Aviation is essential to keep our world running. It allows us to ship goods and travel far and wide for business and pleasure. Military aviation also keeps our nation safe from foreign threats. But modern jets are mostly powered by petroleum-based fuel, which contribute to carbon pollution — a major driver of climate change. This is a big problem but we’re working on it. Renewable biofuel alternatives made from waste fats, oils, and greases, agricultural residues, municipal solid waste, energy crops or forestry residue can help replace conventional petroleum-based jet fuel. Even better, they can do so without the need to modify aircraft engines and fuel distribution infrastructure. However, we are still meeting the challenge of making these fuels affordable enough for the entire commercial airline industry.
A new report by the White House’s National Science and Technology Council called the Federal Alternative Jet Fuels Research and Development Strategy outlines the federal government’s plans to lower the cost of alternative jet fuels through coordinated, targeted research and development by agencies including the Energy Department, the U.S. Department of Agriculture, the U.S. Department of Transportation, and the U.S. Environmental Protection Agency. These efforts focus on feedstocks (the biomass used to make the fuel), conversion technologies and scale-up (which enables the fuel to be created and produced commercially), fuel testing and evaluation and overcoming other technical challenges.

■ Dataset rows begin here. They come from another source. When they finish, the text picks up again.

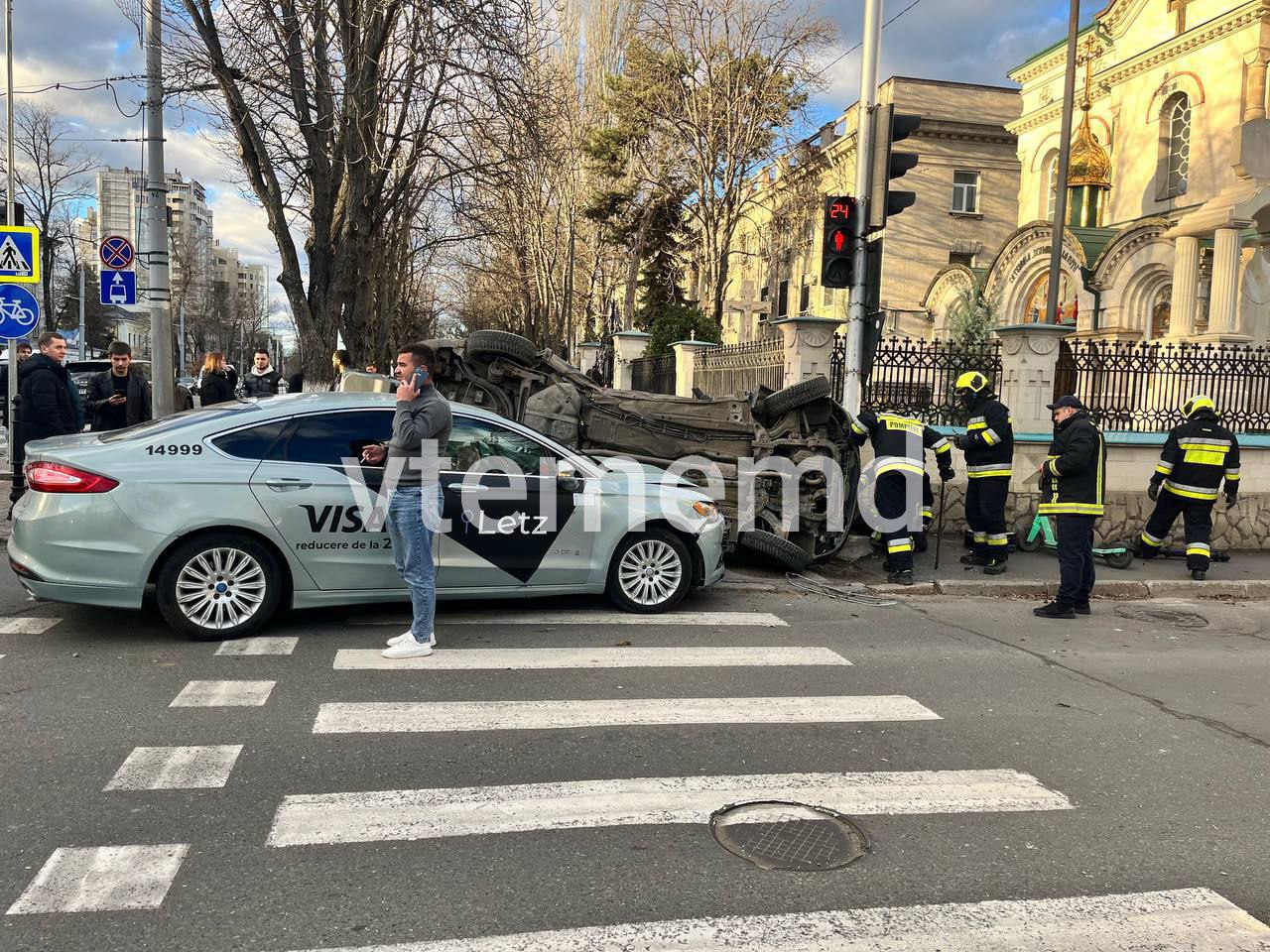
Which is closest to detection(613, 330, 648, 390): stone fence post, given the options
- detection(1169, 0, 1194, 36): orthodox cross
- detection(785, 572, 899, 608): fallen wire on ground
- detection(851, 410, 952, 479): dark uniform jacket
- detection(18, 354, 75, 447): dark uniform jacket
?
detection(851, 410, 952, 479): dark uniform jacket

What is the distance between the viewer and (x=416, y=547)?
233 inches

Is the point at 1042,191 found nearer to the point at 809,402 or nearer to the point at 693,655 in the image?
the point at 809,402

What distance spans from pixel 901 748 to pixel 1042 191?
3143 cm

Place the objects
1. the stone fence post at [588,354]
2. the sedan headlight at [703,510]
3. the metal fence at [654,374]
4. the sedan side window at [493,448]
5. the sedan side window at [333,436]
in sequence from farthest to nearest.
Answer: the stone fence post at [588,354] → the metal fence at [654,374] → the sedan headlight at [703,510] → the sedan side window at [493,448] → the sedan side window at [333,436]

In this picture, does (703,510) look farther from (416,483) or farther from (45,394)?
(45,394)

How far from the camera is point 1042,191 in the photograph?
1240 inches

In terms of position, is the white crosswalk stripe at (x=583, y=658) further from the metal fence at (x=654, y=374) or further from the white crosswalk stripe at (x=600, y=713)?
the metal fence at (x=654, y=374)

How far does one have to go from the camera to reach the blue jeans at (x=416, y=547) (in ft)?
19.3

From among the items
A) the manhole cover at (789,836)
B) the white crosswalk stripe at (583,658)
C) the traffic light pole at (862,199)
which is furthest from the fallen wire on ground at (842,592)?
the manhole cover at (789,836)

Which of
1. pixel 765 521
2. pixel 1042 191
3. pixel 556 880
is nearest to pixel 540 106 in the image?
pixel 765 521

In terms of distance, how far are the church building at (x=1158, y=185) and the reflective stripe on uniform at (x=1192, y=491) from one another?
9698mm

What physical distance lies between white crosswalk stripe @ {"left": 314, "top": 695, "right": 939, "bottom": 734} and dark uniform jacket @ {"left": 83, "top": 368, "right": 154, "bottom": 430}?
23.5 feet

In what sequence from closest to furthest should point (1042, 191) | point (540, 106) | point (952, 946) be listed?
point (952, 946) < point (540, 106) < point (1042, 191)

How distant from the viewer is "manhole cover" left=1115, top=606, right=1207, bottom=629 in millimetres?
8188
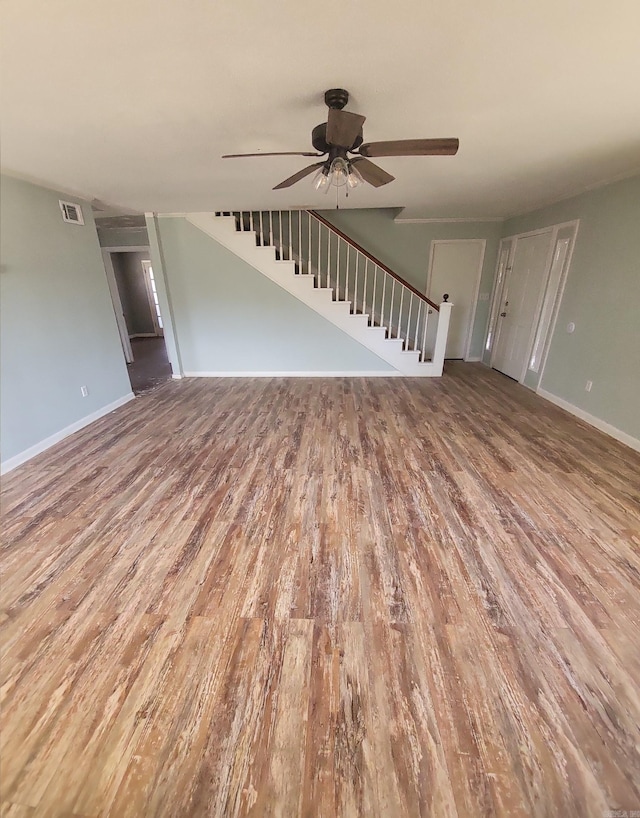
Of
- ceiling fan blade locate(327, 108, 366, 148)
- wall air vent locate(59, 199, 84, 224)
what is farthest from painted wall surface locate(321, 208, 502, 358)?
ceiling fan blade locate(327, 108, 366, 148)

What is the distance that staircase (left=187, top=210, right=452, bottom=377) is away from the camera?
4.59 meters

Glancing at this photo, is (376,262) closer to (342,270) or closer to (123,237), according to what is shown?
(342,270)

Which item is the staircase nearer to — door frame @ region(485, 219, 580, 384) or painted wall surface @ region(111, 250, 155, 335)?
door frame @ region(485, 219, 580, 384)

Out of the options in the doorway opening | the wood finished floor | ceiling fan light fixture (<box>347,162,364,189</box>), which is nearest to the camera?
the wood finished floor

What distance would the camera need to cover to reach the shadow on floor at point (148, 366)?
505 centimetres

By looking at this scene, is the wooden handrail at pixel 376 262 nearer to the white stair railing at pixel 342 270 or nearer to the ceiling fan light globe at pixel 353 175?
the white stair railing at pixel 342 270

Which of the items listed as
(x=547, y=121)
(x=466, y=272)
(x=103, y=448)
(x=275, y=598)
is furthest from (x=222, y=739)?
(x=466, y=272)

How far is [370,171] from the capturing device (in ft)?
6.74

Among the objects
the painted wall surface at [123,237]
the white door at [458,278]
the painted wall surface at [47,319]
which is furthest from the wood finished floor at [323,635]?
the painted wall surface at [123,237]

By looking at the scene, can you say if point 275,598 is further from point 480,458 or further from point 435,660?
point 480,458

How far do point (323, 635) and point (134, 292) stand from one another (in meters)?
9.52

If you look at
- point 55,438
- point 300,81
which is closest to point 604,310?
point 300,81

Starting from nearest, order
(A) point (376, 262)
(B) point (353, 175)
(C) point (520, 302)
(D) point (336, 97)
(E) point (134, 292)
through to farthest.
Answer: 1. (D) point (336, 97)
2. (B) point (353, 175)
3. (A) point (376, 262)
4. (C) point (520, 302)
5. (E) point (134, 292)

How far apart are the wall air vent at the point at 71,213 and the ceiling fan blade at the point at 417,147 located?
3193 mm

The goals align closely with our current work at the Energy Department’s Bioenergy Technologies Office, which supports research and development of new technologies and processes that lower the cost of next-generation sustainable biofuels, including jet fuel. In feedstocks, our partners develop equipment, such as this self-loading trailer, that cut the time it takes to harvest crops and transport them to the biorefinery. Researchers are finding newer and better ways to produce biofuel, such as this National Renewable Energy Laboratory algae-to-ethanol process, which streamlines production and lowers costs. We’re also working to scale up biofuel production technologies, moving them from pilot, demonstration, and commercial stages all while making them better for the environment. In addition, we’re collaborating with industry through an Alternative Aviation Fuel Workshop next month, which focuses on overcoming hurdles to making aviation biofuels more cost competitive than ever.
Alternative jet fuels are key to carbon-neutral aviation. The Energy Department is excited to be a part of important federal R&D efforts to move aviation biofuels forward for national security, the economy and the planet.